=== Written problem 1 ===
What does AVM stand for in the article on automated appraisals?

=== Text section ===
Combating appraisal bias has been a priority of the Biden administration, which convened an interagency task force last year to address how appraisals contribute to disparities in housing.

On Wednesday, the Consumer Financial Protection Bureau took a step toward addressing the problem with a proposal that would require all banks and mortgage lenders to ensure automated appraisals are complying with nondiscrimination laws.

The CFPB’s 42-page plan kicked off an interagency rulemaking process that will lead to quality control standards for automated valuation models, or AVMs, which value a home using massive amounts of data from various sources.

Rohit Chopra, director of the Consumer Financial Protection Bureau, said that the bureau’s proposal for regulating automated appraisal systems “is one of many steps we are taking to ensure that … appraisals are fairer and more accurate.”

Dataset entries

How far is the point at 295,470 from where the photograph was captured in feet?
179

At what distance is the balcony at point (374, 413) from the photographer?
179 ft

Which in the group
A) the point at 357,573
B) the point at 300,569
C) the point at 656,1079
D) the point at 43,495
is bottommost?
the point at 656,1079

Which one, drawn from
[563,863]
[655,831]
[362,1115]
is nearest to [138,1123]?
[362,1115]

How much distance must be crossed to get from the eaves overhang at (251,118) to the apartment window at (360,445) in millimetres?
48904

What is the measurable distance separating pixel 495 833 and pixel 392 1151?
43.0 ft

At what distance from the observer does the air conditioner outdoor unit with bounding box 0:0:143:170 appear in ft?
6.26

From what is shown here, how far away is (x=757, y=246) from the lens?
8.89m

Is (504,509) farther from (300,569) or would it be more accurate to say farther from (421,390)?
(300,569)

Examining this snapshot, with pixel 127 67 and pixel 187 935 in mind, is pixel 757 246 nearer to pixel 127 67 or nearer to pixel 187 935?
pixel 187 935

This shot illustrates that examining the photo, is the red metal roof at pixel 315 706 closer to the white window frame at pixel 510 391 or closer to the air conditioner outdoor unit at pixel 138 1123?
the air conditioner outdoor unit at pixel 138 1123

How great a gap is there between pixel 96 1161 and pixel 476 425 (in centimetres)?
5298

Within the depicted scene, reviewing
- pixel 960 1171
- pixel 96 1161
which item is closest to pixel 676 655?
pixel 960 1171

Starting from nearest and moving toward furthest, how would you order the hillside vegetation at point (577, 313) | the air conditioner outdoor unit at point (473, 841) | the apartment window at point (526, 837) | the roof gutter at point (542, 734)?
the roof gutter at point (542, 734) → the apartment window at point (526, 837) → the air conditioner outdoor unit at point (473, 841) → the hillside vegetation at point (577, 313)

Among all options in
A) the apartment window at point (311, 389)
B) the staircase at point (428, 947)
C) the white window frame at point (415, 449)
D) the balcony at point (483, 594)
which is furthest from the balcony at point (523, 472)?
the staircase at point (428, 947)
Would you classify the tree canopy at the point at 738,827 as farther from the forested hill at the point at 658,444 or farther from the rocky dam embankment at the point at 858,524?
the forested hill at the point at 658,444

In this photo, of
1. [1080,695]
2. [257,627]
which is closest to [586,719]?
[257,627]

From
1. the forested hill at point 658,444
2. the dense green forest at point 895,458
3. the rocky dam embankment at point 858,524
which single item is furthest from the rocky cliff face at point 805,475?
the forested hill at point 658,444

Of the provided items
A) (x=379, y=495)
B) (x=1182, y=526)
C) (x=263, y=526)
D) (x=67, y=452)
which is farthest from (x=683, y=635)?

=== Written problem 2 ===
Collect every line of the records that includes the word "forested".

=== Output 1 ===
Automated valuation models.

=== Output 2 ===
Would you classify the tree canopy at the point at 738,827 as farther from the forested hill at the point at 658,444 or farther from the rocky dam embankment at the point at 858,524?
the forested hill at the point at 658,444
1. the forested hill at point 658,444
the forested hill at point 658,444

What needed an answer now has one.